**What the task requires:**
In the records below, the line with "United States, site archbold_FL-07." opens the range and the line with "common name: kea" closes it; print that range exactly and nothing else.

**Exercise data:**
● ● ●
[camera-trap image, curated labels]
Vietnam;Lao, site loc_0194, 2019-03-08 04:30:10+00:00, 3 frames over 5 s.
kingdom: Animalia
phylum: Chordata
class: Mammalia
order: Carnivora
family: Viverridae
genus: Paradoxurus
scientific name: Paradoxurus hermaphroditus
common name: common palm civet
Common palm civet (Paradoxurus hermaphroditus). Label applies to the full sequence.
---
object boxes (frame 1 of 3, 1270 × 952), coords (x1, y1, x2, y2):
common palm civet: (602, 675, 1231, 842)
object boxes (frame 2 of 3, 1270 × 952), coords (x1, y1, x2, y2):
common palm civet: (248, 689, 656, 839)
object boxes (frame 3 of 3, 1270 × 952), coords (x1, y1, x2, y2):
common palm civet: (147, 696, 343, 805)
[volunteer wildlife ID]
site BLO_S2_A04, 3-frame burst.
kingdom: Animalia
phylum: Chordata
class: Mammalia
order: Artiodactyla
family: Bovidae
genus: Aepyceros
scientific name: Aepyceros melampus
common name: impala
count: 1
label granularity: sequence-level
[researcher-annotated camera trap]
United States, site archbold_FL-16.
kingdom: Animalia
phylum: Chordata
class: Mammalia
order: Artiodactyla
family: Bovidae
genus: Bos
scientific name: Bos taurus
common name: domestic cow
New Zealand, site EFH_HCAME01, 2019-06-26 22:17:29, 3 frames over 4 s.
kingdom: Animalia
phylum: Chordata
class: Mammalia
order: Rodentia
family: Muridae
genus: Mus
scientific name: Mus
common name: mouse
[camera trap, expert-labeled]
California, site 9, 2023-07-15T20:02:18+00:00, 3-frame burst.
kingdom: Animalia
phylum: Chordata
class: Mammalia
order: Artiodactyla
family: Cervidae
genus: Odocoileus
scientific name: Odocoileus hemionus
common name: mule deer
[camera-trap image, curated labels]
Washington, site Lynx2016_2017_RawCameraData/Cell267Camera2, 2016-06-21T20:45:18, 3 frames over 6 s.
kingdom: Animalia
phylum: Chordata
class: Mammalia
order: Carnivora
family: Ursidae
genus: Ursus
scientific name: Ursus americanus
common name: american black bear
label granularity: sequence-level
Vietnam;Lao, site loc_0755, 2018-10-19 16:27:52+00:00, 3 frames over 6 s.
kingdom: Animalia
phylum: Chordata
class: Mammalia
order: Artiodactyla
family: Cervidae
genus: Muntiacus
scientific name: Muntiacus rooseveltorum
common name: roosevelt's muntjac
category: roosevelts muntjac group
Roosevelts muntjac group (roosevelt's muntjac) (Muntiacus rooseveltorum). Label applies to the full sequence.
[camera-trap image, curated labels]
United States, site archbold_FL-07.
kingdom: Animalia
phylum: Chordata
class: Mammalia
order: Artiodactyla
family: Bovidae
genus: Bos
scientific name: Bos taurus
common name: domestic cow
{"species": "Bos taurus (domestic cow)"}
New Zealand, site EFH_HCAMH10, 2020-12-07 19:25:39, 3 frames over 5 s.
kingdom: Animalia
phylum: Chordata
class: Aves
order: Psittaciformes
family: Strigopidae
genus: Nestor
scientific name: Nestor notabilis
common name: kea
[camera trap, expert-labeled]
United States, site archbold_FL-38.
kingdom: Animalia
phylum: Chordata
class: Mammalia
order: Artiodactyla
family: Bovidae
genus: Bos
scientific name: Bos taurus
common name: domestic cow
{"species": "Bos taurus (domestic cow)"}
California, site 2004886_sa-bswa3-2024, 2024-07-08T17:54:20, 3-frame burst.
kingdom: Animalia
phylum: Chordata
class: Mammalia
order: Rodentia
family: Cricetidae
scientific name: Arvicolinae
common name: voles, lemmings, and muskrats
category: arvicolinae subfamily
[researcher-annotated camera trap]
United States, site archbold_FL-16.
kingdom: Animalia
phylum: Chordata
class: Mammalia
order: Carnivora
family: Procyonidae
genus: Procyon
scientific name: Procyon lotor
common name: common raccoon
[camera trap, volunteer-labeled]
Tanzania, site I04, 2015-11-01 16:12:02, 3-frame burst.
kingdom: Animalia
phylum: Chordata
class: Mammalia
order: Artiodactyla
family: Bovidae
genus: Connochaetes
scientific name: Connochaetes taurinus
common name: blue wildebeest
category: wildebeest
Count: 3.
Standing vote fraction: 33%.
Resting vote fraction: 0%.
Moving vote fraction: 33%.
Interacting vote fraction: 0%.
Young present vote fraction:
● ● ●
**Output:**
United States, site archbold_FL-07.
kingdom: Animalia
phylum: Chordata
class: Mammalia
order: Artiodactyla
family: Bovidae
genus: Bos
scientific name: Bos taurus
common name: domestic cow
{"species": "Bos taurus (domestic cow)"}
New Zealand, site EFH_HCAMH10, 2020-12-07 19:25:39, 3 frames over 5 s.
kingdom: Animalia
phylum: Chordata
class: Aves
order: Psittaciformes
family: Strigopidae
genus: Nestor
scientific name: Nestor notabilis
common name: kea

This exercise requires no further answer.